Un seul citoyen s'est présenté lundi aux consultations sur la réforme de la carte électorale, à Québec. La proposition du DGE, qui prévoit l'abolition de trois circonscriptions en région, a été remise en question.
Pour le reste, la salle réservée pour l'occasion était quasiment vide, à l'exception de la présence de quelques journalistes et du député adéquiste Marc Picard.
Quoi qu'il en soit, le président de la Commission de la représentation électorale (CRE), Marcel Blanchet, n'était pas surpris outre mesure par la désaffection du public.
« Il faut dire que nous sommes à Québec et les modifications que l'on propose à la carte électorale sont assez mineures. Il y aura plus de monde en Beauce, mercredi », a-t-il expliqué.
Le maire de la municipalité de Boischatel, Yves Germain, et la députée péquiste Agnès Maltais devaient prendre part aux auditions en soirée.
Une question d'équilibre démographique
La CRE veut redécouper la carte des circonscriptions du Québec de façon à rétablir l'équilibre entre les régions les plus populeuses et celles qui connaissent un déclin démographique.
Une circonscription doit regrouper 45 000 inscrits, mais la loi tolère un écart de 25 % en deçà ou au-delà de ce seuil. Au total, 7 circonscriptions ont un surplus d'électeurs et 13 n'en ont pas assez.

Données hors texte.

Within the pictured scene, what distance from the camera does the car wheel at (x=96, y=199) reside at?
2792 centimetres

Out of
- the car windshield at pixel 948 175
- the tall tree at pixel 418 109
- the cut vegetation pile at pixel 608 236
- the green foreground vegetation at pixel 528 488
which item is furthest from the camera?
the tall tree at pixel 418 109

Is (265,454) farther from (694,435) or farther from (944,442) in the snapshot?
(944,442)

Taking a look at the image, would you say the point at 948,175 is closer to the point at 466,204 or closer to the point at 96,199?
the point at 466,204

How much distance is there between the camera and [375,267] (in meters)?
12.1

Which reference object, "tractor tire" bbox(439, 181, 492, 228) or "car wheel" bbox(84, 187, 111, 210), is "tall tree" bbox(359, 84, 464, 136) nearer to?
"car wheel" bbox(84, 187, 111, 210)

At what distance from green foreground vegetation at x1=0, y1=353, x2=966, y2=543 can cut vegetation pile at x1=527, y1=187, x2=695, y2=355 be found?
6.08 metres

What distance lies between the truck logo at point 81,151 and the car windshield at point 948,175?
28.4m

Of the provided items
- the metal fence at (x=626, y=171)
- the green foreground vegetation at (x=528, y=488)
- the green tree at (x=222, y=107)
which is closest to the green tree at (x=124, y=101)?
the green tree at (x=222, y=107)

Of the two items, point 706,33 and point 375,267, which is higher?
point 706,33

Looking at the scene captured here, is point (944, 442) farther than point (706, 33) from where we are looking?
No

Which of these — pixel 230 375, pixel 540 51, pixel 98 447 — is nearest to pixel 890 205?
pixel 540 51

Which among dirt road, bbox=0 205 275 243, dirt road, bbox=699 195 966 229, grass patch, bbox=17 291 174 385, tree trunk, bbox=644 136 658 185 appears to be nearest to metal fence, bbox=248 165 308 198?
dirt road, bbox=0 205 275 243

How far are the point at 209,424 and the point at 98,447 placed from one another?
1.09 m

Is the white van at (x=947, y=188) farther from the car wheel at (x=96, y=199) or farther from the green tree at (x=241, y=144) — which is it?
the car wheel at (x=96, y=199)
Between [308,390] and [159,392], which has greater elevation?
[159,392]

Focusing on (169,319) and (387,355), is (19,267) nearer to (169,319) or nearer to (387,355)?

Après analyse, la CRE propose d'abolir trois circonscriptions en région (en Gaspésie, dans le Bas-Saint-Laurent et en Beauce) et d'en créer trois autres dans la banlieue montréalaise, dont la population ne cesse d'augmenter.
Proposition contestée
La proposition de la CRE a été accueillie froidement, voire avec beaucoup de critiques, si bien d'ailleurs que M. Blanchet a évoqué la suspension de la consultation.
Même s'ils redoutent tous les conséquences politiques que pourrait entraîner la disparition de trois circonscriptions régionales, les trois partis à l'Assemblée nationale ne s'entendent pas sur une solution de rechange.
Les libéraux et les péquistes songent même à ajouter de nouvelles circonscriptions aux 125 existantes pour accommoder les régions, ce qui déplaît aux adéquistes.
Les consultations publiques se tiendront jusqu'à mardi à Québec, avant d'avoir lieu dans 23 municipalités, dont Montréal les 11 et 12 juin.
Un mouvement d'opposition s'organise dans toutes les régions touchées, notamment en Beauce, où la circonscription de Beauce-Nord risque d'être rayée de la carte électorale. Une trentaine de personnes se sont déjà inscrites en vue des consultations prévues mercredi à Saint-Joseph-de-Beauce.